October 25, 2014 by synapticwolf
Teddy Petrosky has been spinning things around his body since he was 14 years old. 10 years later, he’s gotten pretty good at it.
Now Teddy is taking his inspiration full circle and bring it back to the community with a DVD that features top spinners flowing and teaching. He calls the project Momentum and it stars such luminaries as Ben Drexler, Matthew Sosticky, Aileen Lawlor, Charlie Cushing and Lux Luminous.
His kickstarter has 19 days left, so go check it out if you’re into that sort of thing. Here.
And here are a few questions I asked him:
How long have you been thinking about and planning Momentum?
Abstractly speaking, I’ve been trying to figure out what my big project was going to be for a few years. I wanted to create something that was going to be a push forward for the community while simultaneously giving back to it.
However, Momentum as a DVD project was first put into motion in late May of this year. Drex happened to be in NYC for a day, and after long talks with him in Bryant Park, the basic idea of Momentum was forged and from there we moved forward. About 2 weeks later, I was in DC with Drex and Tim Goddard filming for it, and I knew immediately that this was the project I’ve been looking to devote myself to.
How are you feeling now that the kickstarter is launched?
It’s been an absolute roller coaster for me! There were the initial first few days of “Holy crap, it’s public, holy crap holy crap” where I was pacing back and forth in my apartment for hours. I felt very vulnerable, because this project that I’ve been working on in secret for all these months was finally out in the open. I knew that there were going to be people who loved it! But I also knew there would be people who wouldn’t.
How did you decide which spinners to feature?
I looked for spinners and performers who were innovators – who pushed the limits of their props. Be it in tech, dance, or the scope of which their props can be used. I also looked for those who were excellent teachers, as the Tutorial section of this video project is equally as important as the Exhibition section.
Whether or not they are well-known in the community wasn’t so much of a factor. I didn’t want this to play into any kind of popularity contests – I wanted to showcase innovation and it’s innovators.
The biggest problem was that there are so many who do, and I can’t feature all of them. Not at once, at least. Which is why if this becomes successful I’m planning on doing this every year with a different cast every time.
What does it take to become an exceptional spinner?
In my opinion, it’s a matter of dedication to your craft. And that doesn’t necessarily mean 100% dedication to a single prop for 20 years. I’ve gone weeks at a time without spinning, because I got burnt out. I’d try picking up poi, and couldn’t spin for more than a few minutes before being bored of it. So I took to other props – it’s how I found contact staff and ultimately clubs. Learning to bring in other art forms into your practice is key; Cross-prop-pollination as some of us like to call it.

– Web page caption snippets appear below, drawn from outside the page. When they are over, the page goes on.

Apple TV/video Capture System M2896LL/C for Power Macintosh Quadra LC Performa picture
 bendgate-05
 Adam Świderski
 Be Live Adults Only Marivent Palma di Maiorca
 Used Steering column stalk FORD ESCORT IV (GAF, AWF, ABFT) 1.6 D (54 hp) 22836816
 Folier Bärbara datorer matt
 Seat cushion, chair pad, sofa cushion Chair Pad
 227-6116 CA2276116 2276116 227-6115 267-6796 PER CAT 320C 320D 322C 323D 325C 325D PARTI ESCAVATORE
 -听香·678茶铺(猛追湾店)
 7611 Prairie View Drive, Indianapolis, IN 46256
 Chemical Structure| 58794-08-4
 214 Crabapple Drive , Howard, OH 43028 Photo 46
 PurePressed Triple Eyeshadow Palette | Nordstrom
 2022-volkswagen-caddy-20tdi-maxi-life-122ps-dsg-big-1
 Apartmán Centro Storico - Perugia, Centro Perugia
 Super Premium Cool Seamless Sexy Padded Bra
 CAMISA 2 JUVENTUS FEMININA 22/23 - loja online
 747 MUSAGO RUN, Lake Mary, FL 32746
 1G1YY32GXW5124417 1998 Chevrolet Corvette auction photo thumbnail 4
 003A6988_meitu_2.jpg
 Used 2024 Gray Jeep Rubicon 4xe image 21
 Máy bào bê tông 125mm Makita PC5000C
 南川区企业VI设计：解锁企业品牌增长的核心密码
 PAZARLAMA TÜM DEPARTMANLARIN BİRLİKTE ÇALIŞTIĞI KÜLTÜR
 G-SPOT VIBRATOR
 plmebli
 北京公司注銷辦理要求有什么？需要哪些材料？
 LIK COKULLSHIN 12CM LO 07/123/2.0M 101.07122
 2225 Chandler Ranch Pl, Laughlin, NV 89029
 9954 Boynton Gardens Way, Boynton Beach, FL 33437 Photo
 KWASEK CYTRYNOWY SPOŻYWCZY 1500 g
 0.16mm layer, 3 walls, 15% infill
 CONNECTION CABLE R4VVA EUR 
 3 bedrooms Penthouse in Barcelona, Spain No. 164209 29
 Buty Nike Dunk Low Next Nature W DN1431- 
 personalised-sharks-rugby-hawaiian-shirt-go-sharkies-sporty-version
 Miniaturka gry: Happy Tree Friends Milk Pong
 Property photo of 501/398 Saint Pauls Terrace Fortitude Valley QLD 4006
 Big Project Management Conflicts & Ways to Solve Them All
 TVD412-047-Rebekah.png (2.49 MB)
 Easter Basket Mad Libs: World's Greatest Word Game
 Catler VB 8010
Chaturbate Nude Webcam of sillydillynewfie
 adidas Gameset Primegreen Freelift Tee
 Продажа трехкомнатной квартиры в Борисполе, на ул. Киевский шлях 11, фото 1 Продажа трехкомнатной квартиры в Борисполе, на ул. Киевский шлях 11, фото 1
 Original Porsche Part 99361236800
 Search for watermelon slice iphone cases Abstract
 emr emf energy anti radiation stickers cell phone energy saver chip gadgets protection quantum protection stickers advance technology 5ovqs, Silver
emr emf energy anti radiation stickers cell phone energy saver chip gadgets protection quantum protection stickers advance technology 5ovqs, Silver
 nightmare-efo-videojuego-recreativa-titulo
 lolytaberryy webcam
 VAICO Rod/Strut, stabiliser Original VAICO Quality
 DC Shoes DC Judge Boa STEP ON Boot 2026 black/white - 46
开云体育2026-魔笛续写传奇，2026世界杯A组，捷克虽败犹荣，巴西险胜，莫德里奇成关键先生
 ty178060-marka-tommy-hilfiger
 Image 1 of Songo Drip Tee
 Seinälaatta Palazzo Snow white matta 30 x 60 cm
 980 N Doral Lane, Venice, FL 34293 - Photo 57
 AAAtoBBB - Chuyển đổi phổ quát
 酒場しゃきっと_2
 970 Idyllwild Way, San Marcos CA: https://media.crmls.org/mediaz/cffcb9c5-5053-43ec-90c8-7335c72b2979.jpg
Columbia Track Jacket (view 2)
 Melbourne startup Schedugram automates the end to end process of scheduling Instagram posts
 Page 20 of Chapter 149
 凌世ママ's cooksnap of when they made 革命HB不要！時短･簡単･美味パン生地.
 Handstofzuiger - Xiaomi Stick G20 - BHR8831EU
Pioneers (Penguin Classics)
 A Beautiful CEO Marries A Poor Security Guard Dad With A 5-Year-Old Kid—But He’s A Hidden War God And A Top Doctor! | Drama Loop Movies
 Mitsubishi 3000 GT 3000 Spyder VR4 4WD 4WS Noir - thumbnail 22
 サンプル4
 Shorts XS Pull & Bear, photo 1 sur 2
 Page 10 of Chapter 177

And taking time to practice by yourself rather than spending all your time practicing with others is pretty important (or at least I think so). Let yourself be the catalyst for creation.
How has your practice changed over the ten years that you’ve been spinning?
When I first started spinning, it was never practice for me. It was a chance to escape. When I started, I was 14 and a freshman in High School. I was pretty introverted, and didn’t really want to be around people. So I’d sneak into the school auditorium instead of going to classes and spin. It eventually became a matter of OCD for me, as my planes weren’t perfect, my BTB weaves weren’t perfect, and so on. After that came college, where I’d gone to my first fire festival. Upon returning home, I withdrew from all my classes and put all my time into spinning. That’s more or less the moment I started “training”, although I didn’t call it training until recently.
What keeps you motivated?
Simply put, my desire to create. I have so many creative outlets that allow me to take breaks from spinning without compromising my desire to create things. On days where I just don’t feel like practicing, I’ll manipulate photos, or write, or go out skating. Knowing that if I don’t want to spin or juggle I’ll always have something else I can put my energy into has made all the difference in motivation. I used to treat spinning like a race to the finish line, like I had to post a video of the ideas I came up with first before anyone else. That’s how I got burnt out. Now I know it as the journey with no real destination that it is, and have embraced days of stagnation as well as days with leaps forward.